I had never cared about gay marriage until 2004. I had decided that the government had no place legislating love and I didn't need their validation of my personal life. Plus, it dawned on me in my early twenties that one of the great advantages of being gay was that I was suddenly exempt from the questions and pressures that dogged my brothers and cousins at every family gathering. I was delicately skipped over in the boyfriend/girlfriend inquisitions. No one was checking in on my marriage track. Mom wasn't flashing grandma's wedding ring hopefully at me. And I liked it. I alone got to forge my own path, unquestioned.
Then, in the brief time when I lived in the Bay Area, mayor Gavin Newsom famously issued the directive to the city-county clerk to issue marriage license to same-sex couples, and everything changed. My girlfriend and I, curmudgeonly but curious, went down to City Hall just to look.
How to even describe the weddings we saw? There were so many. They were happening all over the room--on the floor, on the steps, on the mezzanine. We saw people of all ages, styles, some with friends and family, some alone. We watched two men, middle-aged, one with rectangular black glasses, one wearing jeans, both small and comfortably frayed around the edges, get married on those steps. They had no friends or witnesses or parents; it was just the two of them and a deputy with her back to us. They held small bouquets instead of rings. They stood facing each other and held each other’s hands tightly, looking into each other’s eyes as they said their vows. They looked overwhelmed and shaken, in a good way, and they exchanged bouquets and kissed, and then they all embraced, the men and the deputy. She left to perform another marriage, and the men sat down on the steps. They kept holding each other’s hands and talking quietly to each other.
To be there and witness it was to be witness not only to the weddings themselves, but also to an incredible moment in these people’s lives, in our people’s lives, in history, in American life, in gay life.
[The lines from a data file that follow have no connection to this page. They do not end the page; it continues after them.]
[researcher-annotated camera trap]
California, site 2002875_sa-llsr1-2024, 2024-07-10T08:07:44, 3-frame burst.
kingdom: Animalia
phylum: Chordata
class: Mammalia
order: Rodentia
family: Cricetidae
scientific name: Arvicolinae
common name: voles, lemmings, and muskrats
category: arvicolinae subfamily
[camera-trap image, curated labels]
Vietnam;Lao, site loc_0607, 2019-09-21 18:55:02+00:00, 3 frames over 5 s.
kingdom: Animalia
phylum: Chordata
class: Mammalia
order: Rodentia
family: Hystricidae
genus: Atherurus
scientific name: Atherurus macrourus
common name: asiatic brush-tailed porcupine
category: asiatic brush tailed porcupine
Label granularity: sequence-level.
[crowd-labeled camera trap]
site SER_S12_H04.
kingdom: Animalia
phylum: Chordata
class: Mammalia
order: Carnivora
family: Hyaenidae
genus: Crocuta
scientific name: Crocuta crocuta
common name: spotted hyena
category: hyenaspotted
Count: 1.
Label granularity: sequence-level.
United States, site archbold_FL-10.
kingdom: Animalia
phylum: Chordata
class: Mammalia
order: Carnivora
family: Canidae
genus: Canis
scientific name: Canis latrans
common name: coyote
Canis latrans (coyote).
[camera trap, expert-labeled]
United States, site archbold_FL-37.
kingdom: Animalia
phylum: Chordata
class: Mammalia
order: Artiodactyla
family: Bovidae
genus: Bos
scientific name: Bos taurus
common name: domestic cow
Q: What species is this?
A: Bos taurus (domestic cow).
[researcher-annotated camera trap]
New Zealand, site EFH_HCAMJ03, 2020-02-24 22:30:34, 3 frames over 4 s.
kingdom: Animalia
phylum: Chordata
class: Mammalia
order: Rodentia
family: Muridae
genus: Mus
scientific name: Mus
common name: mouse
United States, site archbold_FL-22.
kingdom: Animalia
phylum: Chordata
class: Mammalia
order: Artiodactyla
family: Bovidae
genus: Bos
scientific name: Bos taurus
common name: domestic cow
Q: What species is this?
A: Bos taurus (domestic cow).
The ceremonies were obviously unplanned and yet so long planned--almost everyone was in their thirties, forties, fifties, sixties. Many had children and babies. These were unlike any other weddings I’ve seen. They weren’t about the family, the church, everyone you ever knew gathered together to celebrate; they weren’t about table settings or invitations or renting a space or a year’s worth of planning; they weren’t about a wedding party, about clanking wine glasses and heartfelt toasts; people weren’t marrying for money or status or family expectations. These weddings were distilled to the essential meaning of marriage, they were so purely about a love between two people, about lifelong commitment, about forsaking all the trappings in order to get what matters. Each other.
For the first time I witnessed the public recognition of love between two people who happen to be the same sex, and the essential right of that love to exist. For the first time I understood how much that recognition matters. It really matters.
So that was 2004. And time and again, these goddamn bans keep passing, state after state. It cuts profoundly, as always. Says Andrew Sullivan:
I'm happy to say that Proposition 2 passed, providing minimal humane protections for pigs, chickens and other farm animals. How odd for people to restrict cruelty for animals and simultaneously inflict it on some humans.My friend Robert has declared on his own blog,
Go ahead, ban my future unplanned marriage. You're not making any decision for me--I wasn't getting married anyway. But as soon as I get enough votes on a petition, I'm going to put your marriage up for ban too: your second marriages first (my own parents be damned!), and then your childless marriages (with an 11-month "validation period" to consummate), and then your unhappy marriages (psychologically tested once every 18 months), your adulterous marriages (automatic divorce, with permanent marriage ineligibility for life) and your two-home marriages (regardless of whether you live in separate homes because of work or family obligations).
When I am done, there will be nine people in the country who are married, and marriage will never have been stronger.